- Task statement: What is needed is an exact transcription of every entry below.

(Saved entries)
--------------------------------
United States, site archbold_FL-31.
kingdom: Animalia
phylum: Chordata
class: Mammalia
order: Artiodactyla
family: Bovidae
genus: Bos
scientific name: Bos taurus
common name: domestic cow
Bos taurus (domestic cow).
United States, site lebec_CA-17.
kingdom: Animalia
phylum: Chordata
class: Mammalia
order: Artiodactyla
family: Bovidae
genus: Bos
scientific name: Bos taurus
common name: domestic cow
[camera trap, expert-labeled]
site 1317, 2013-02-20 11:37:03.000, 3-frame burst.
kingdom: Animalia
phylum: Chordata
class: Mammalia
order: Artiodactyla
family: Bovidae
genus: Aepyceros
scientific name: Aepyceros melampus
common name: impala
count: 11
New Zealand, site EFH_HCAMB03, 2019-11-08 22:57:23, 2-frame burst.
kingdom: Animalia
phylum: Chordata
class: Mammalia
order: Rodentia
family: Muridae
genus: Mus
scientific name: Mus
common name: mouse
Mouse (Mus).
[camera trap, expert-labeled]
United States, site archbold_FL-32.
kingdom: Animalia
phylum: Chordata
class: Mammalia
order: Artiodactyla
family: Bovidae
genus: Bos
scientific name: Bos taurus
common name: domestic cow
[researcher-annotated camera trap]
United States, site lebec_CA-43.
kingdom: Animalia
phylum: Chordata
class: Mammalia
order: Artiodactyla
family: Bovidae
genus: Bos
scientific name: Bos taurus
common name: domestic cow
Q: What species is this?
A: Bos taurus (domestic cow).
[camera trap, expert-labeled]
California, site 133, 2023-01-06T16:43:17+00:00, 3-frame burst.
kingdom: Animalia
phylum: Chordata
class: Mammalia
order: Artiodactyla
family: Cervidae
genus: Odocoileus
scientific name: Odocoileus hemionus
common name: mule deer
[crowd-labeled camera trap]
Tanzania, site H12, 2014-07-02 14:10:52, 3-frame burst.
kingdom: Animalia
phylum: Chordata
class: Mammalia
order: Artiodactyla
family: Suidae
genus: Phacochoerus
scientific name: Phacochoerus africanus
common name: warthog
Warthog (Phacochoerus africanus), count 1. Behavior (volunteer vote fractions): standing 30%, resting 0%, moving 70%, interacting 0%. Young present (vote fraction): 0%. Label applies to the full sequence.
--------------------------------
- Response box:
United States, site archbold_FL-31.
kingdom: Animalia
phylum: Chordata
class: Mammalia
order: Artiodactyla
family: Bovidae
genus: Bos
scientific name: Bos taurus
common name: domestic cow
Bos taurus (domestic cow).
United States, site lebec_CA-17.
kingdom: Animalia
phylum: Chordata
class: Mammalia
order: Artiodactyla
family: Bovidae
genus: Bos
scientific name: Bos taurus
common name: domestic cow
[camera trap, expert-labeled]
site 1317, 2013-02-20 11:37:03.000, 3-frame burst.
kingdom: Animalia
phylum: Chordata
class: Mammalia
order: Artiodactyla
family: Bovidae
genus: Aepyceros
scientific name: Aepyceros melampus
common name: impala
count: 11
New Zealand, site EFH_HCAMB03, 2019-11-08 22:57:23, 2-frame burst.
kingdom: Animalia
phylum: Chordata
class: Mammalia
order: Rodentia
family: Muridae
genus: Mus
scientific name: Mus
common name: mouse
Mouse (Mus).
[camera trap, expert-labeled]
United States, site archbold_FL-32.
kingdom: Animalia
phylum: Chordata
class: Mammalia
order: Artiodactyla
family: Bovidae
genus: Bos
scientific name: Bos taurus
common name: domestic cow
[researcher-annotated camera trap]
United States, site lebec_CA-43.
kingdom: Animalia
phylum: Chordata
class: Mammalia
order: Artiodactyla
family: Bovidae
genus: Bos
scientific name: Bos taurus
common name: domestic cow
Q: What species is this?
A: Bos taurus (domestic cow).
[camera trap, expert-labeled]
California, site 133, 2023-01-06T16:43:17+00:00, 3-frame burst.
kingdom: Animalia
phylum: Chordata
class: Mammalia
order: Artiodactyla
family: Cervidae
genus: Odocoileus
scientific name: Odocoileus hemionus
common name: mule deer
[crowd-labeled camera trap]
Tanzania, site H12, 2014-07-02 14:10:52, 3-frame burst.
kingdom: Animalia
phylum: Chordata
class: Mammalia
order: Artiodactyla
family: Suidae
genus: Phacochoerus
scientific name: Phacochoerus africanus
common name: warthog
Warthog (Phacochoerus africanus), count 1. Behavior (volunteer vote fractions): standing 30%, resting 0%, moving 70%, interacting 0%. Young present (vote fraction): 0%. Label applies to the full sequence.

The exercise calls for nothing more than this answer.